8.02.2009
Anatomia de Gray
Não fui rever Two Lovers/ Duplo Amor pois passei a estar temporariamente distante das salas que o exibem, e também porque o filme sai em DVD no próximo dia 10 e a Amazon já lá tem a minha pré-encomenda. De qualquer forma tenho tido tempo para pensar nele (até involuntariamente), e apeteceu-me dar alguns exemplos daquilo que no post anterior designei por intemporalidade (aqui pela atemporalidade) no cinema de James Gray, pela capacidade deste cineasta de dar a sentir aquilo em que as personagens pensam num preciso momento sem que elas o verbalizem (no que constitui um dos elementos mais fascinantes e específicos das artes visuais), por último o seu respeito pela dignidade humana e o modo como esta pode ser preservada dos efeitos dramáticos fáceis.

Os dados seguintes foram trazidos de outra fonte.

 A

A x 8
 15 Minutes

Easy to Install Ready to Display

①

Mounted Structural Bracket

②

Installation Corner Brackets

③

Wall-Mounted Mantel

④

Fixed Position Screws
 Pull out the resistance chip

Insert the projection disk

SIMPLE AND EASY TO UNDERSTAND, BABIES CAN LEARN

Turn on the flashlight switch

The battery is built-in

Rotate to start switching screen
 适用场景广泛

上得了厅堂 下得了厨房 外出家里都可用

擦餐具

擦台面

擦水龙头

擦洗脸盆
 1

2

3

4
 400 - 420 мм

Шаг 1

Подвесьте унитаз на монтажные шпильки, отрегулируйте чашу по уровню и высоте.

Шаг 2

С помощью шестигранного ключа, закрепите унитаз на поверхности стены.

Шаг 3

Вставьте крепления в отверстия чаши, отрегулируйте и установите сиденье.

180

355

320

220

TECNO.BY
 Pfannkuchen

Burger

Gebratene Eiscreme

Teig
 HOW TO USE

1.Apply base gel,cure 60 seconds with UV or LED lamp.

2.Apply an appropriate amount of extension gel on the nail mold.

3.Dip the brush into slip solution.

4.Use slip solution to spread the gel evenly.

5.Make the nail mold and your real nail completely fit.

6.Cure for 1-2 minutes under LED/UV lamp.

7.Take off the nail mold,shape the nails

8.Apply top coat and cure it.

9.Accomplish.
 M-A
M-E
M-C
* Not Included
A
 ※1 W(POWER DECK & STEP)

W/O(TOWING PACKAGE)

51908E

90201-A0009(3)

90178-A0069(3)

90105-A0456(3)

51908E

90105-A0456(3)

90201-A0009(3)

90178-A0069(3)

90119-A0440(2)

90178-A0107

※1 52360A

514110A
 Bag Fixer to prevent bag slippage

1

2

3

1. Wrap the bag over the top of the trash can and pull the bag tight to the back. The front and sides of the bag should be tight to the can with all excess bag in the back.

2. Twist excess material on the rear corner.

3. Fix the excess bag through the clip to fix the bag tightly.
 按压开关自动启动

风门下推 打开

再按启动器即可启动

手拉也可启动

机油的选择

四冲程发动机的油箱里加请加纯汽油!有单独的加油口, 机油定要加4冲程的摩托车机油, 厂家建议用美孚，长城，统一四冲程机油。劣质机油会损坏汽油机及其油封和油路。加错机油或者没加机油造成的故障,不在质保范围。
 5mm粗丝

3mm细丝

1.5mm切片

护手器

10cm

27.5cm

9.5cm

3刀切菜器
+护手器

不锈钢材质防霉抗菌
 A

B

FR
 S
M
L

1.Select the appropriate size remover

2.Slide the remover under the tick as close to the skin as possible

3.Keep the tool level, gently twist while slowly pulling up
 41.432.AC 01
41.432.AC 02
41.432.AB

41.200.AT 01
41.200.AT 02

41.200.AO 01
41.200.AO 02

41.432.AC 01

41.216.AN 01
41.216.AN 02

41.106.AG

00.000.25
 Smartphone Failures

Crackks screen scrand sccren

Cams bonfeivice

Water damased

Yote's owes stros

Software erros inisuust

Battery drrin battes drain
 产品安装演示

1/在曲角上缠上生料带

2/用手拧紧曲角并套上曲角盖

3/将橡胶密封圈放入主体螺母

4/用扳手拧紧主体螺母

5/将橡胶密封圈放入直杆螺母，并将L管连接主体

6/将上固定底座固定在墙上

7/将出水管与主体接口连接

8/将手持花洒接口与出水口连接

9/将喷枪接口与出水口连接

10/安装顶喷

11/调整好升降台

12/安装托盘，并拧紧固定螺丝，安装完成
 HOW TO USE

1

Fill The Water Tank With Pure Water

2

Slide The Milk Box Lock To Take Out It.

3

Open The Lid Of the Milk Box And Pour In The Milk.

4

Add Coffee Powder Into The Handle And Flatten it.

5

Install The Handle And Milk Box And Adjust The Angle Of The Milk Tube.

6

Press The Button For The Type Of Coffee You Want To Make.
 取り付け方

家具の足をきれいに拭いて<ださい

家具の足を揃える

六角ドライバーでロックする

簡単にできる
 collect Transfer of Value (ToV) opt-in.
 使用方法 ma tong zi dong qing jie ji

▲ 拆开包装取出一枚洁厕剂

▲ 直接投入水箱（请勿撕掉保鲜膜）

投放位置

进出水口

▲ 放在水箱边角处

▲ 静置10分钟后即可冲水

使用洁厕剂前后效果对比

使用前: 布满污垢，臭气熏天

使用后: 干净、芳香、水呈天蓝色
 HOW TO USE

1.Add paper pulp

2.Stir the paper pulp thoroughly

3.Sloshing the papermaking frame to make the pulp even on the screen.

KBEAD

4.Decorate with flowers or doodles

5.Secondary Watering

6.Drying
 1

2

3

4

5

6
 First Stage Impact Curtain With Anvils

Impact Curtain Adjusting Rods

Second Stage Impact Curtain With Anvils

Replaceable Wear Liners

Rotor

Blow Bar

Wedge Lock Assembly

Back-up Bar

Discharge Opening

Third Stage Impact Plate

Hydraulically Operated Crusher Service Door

Exemplos: quando Leonard (Joaquin Phoenix) vai a uma discoteca de Manhattan com Michelle (Gwyneth Paltrow) e duas amigas dela, alguns rapazes monopolizam a pista de dança com as suas coreografias de breakdance. Isto leva-nos a pensar que o filme de Gray se situa nas décadas de 80 ou 90, algo que depois verificamos não ser verdade já que no Bar Mitzvah do irmão mais novo de Sandra Cohen (Vinessa Shaw) surge uma inscrição, salvo erro na capa de um livro, com data de 2008. Em outra cena cujo contexto não recordo em pormenor, alguém fala dos sentimentos de Sandra para com Leonard e o comentário é interrompido pelo toque de chamada no telemóvel deste, fazendo o espectador suspeitar tratar-se de Michelle. Mais importante é que quando alguém fala em Sandra nós percebemos que Leonard tem o pensamento noutra mulher. Mais tarde no filme, Leonard visita Michelle que se encontra a convalescer em casa. O encontro é interrompido por Ronald (Elias Koteas), sócio da firma de advogados para a qual Michelle trabalha, e que tem uma ligação extra-conjugal com esta. Leonard não tem outro recurso que esconder-se atrás da porta do quarto, situação já de si bastante vexatória. A humilhação poderia ser ainda maior caso o rapaz fosse descoberto (por exemplo, se o seu telemóvel viesse a tocar...). Mas James Gray poupa-o a essa situação, não hipotecando aquilo que importa realçar (que Michelle se mantém presa a outro homem) a um expediente dramático desnecessário. Two Lovers é o melhor filme estreado em Portugal depois do Gran Torino de Clint Eastwood.